Speaking from the perspective of a girl who's hitched alone on many an occasion, I would advise against it. I've had a number of friends who've been raped/assaulted and I've had to end up smacking a couple guys even despite being a very assertive person and following pretty much all the advice here.

But if you must, then do yourself a favor and get a big dog. Guarding breeds are particularly good as long as you're physically capable of managing them and can socialize your dog enough to make sure it won't be a psycho biter. AS most people know, this will cause some challenges because a lot of places where travelers congregate are not too dog-friendly. The Rainbow Gatherings, for example, are full of hippies that are so high on LSD their pit bulls are running around fighting each other and nobody cares. So it will be a headache at times but I think a dog is a *much* better form of protection than knives for a lot of reasons.

Number one, your likelihood of having to resort to violence is much smaller. In many places across the US, the culture is so conservative that drivers will automatically think any girl is incapable of inflicting harm. Whereas, any good old boy knows that a big dog is going to fuck them up if they do something to the owner. So the chances you can get out of a situation without having to even think about stabbing someone is a lot higher. This is a very good thing.

I pulled a knife on some annoying juggalo kid one time because he thought it would be cute to come over and start humping my leg even after I told him to get off me and told him to stop repeatedly. He literally would not even let me walk away without trying to pin me down on the park bench. That almost turned into a bad situation because his homegirl ran over with a can of mace to "protect" him when he started screaming about the knife. If I had my pit/rott mix then I probably never would have had to worry. Thankfully nobody got hurt during that incident but it sure came close.

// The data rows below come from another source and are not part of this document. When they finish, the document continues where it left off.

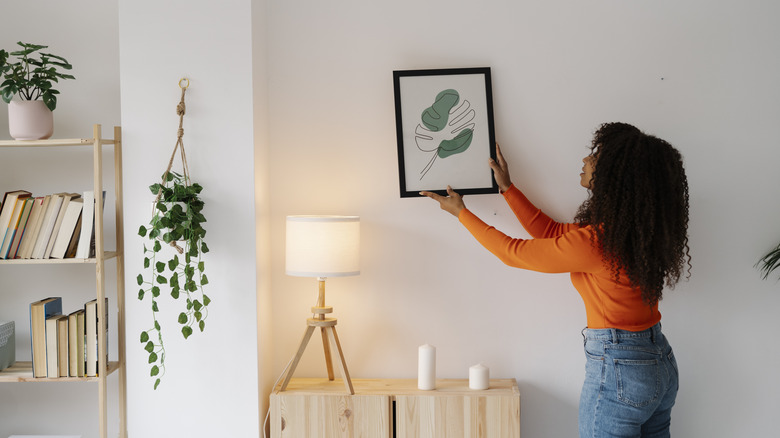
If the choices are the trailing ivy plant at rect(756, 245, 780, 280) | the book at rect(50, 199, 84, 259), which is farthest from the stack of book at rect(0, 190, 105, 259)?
the trailing ivy plant at rect(756, 245, 780, 280)

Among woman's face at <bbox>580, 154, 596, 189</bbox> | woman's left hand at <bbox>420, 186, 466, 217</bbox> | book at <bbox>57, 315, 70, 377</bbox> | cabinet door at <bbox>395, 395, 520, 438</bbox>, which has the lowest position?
cabinet door at <bbox>395, 395, 520, 438</bbox>

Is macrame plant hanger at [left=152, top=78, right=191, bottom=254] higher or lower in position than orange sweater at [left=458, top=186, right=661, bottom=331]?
higher

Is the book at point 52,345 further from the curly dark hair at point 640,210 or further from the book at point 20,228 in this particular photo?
the curly dark hair at point 640,210

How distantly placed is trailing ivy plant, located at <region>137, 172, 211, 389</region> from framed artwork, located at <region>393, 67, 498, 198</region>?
2.74 feet

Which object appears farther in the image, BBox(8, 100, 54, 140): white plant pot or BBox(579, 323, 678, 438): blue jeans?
BBox(8, 100, 54, 140): white plant pot

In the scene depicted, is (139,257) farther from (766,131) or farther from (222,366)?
(766,131)

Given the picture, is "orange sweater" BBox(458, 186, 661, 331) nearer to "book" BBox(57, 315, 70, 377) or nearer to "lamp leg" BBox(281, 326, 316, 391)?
"lamp leg" BBox(281, 326, 316, 391)

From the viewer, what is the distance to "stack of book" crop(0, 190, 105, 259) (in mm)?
2436

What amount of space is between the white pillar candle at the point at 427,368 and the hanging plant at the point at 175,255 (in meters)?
0.85

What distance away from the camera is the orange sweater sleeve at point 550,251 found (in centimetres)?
207

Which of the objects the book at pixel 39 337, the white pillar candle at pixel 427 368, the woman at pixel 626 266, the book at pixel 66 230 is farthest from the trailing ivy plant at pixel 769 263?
the book at pixel 39 337

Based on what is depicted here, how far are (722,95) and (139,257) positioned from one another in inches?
94.8

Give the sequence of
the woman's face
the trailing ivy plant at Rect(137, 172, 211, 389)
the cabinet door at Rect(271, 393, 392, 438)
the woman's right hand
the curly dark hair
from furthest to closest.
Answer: the woman's right hand
the cabinet door at Rect(271, 393, 392, 438)
the trailing ivy plant at Rect(137, 172, 211, 389)
the woman's face
the curly dark hair

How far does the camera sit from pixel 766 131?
8.22 ft
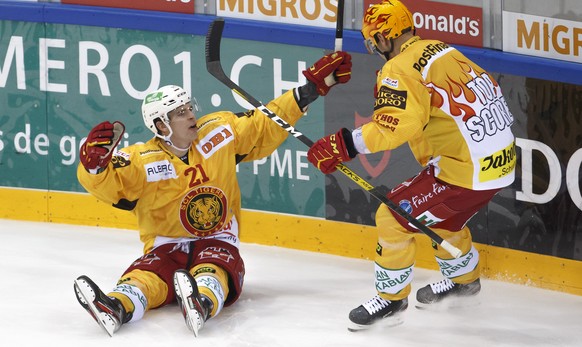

Also, there's the fact that if you do end up stabbing someone in some little podunk town, the driver could end up being an "upstanding member" of their community so who will the law believe: them or some unwashed transient? They may just think you're the next Aileen Wuornos. The other thing is that, especially in conservative places, a lot of people assume that if you are a girl and get into a car with a strange man, you're already consenting to sex. I don't agree with this mentality at all but unfortunately that's the way it is sometimes.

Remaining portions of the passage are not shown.